As we settle in to watch the first debates of the 2020 race, we offer a list of the top 10 questions we believe our community of systems change-makers would like to hear candidates answer:
- In America today, 15 million children live in poverty in the wealthiest nation in history. The percentage of Americans in poverty under age 65, based on earnings and wages, has barely budged in half a century. Only three percent of the children who grow up living persistently in poverty go on to graduate from college. What will you do to disrupt this cycle of poverty, and grow opportunity for children who most need it?
- Our Coalition recognizes that the federal government alone is not equipped to solve all the problems our communities face. That said, Pew polling shows public confidence in the federal government this year is at an all-time low. What steps will your Administration take to change the way government operates?
- The federal government allocates over $1.5 trillion for social services annually. Based on available evidence, evaluations and outcome data, we are only able to assess the impact for those served for less than one percent of these dollars. How would you make the federal government more evidence-based, and more oriented toward results for people and families served?
- 1 in 4 young Americans say they would serve or participate in a national service program, given the opportunity, and 75 percent of Americans support national service as a strategy to address unmet needs in our communities. Service opportunities through AmeriCorps, the Peace Corps, YouthBuild, and other organizations are limited by existing funding, and demand for service opportunities hugely outpaces available slots. How will your Administration encourage, incentivize and support a broader number of Americans to participate in national service in order to contribute to solving today’s big problems?
- The federal dollars spent annually across the social service, health, workforce, and education sectors are split across hundreds of siloed funding streams. The vast majority of these dollars are not deployed in a manner that incentivizes innovation, that rewards flexibility, or that encourages collaboration with the private and philanthropic sectors. How can the federal government better incentivize unlikely partnerships, including between different levels of government, between public and private entities, and across sectors?

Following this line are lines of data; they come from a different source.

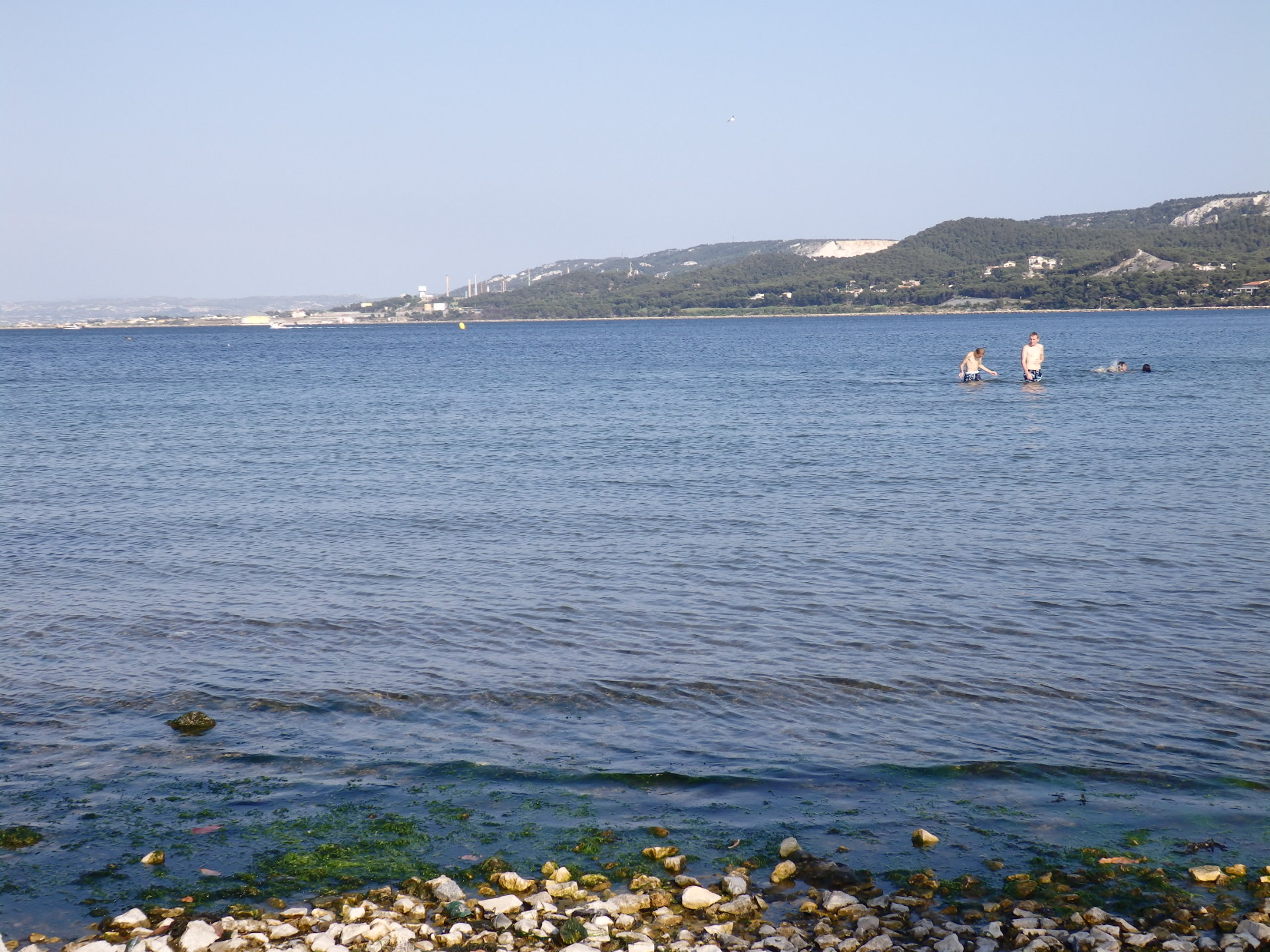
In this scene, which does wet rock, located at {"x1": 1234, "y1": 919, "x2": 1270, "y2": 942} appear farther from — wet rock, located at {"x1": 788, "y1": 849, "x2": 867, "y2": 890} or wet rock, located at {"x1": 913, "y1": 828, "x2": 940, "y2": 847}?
wet rock, located at {"x1": 788, "y1": 849, "x2": 867, "y2": 890}

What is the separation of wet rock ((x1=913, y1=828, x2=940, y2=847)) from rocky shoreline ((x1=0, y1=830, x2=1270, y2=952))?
525 mm

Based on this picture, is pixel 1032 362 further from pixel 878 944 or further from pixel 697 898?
pixel 878 944

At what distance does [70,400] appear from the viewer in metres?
49.8

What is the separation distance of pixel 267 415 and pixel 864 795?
36.8 metres

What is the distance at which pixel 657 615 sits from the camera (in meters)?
12.9

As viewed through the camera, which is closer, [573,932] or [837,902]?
[573,932]

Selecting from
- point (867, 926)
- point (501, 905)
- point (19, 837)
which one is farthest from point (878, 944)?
point (19, 837)

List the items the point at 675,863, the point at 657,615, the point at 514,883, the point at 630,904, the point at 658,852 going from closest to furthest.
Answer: the point at 630,904
the point at 514,883
the point at 675,863
the point at 658,852
the point at 657,615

- Fewer than half of young children living in poverty qualify as “kindergarten-ready” at age five, compared with three-quarters of children from moderate and high-income families. In the face of these inequities, how can our educational systems – from early childhood through postsecondary systems – better equip all students to succeed in a rapidly evolving global information age?
- Young Americans tend to vote in far lower numbers in recent elections, compared with the rest of the electorate. How will your Administration ensure that young people have a real voice in policymaking?
- Students pursuing post-secondary credentials today face many economic barriers beyond rising tuition. Over half hold jobs, 42 percent are at or below the poverty line, and only 13 percent live on campus, which means many face rising housing prices. Finally, nearly 30 percent have children – these students are disproportionately non-white, and only one-third of these students attain a post-secondary credential within 6 years of enrolling in their chosen program. How would you help these students afford the housing, transportation, child care and other expenses necessary to graduate?
- 87 percent of workers believe it will be essential for them to receive training and develop new job skills in order to keep up with changes in the workplace. Federal funding for job-training has not kept up with our rapidly changing economy and is often not well aligned with the skills employers need today. What would you do to ensure federal investments in workforce development keep our workforce competitive?
- An estimated 1 in 3 American adults has a criminal record. Nearly 60 percent of individuals with criminal records remain unemployed one year after release. What will you do to help open the doors of economic opportunity to those with past justice system involvement?
As we tune in tonight, we challenge all the presidential candidates to embrace innovative solutions to address our nation’s most pressing problems, to reward results, and to partner with the social entrepreneurs and organizations that are making a real change every day in communities across America. This week’s debates are a great place to start the conversation.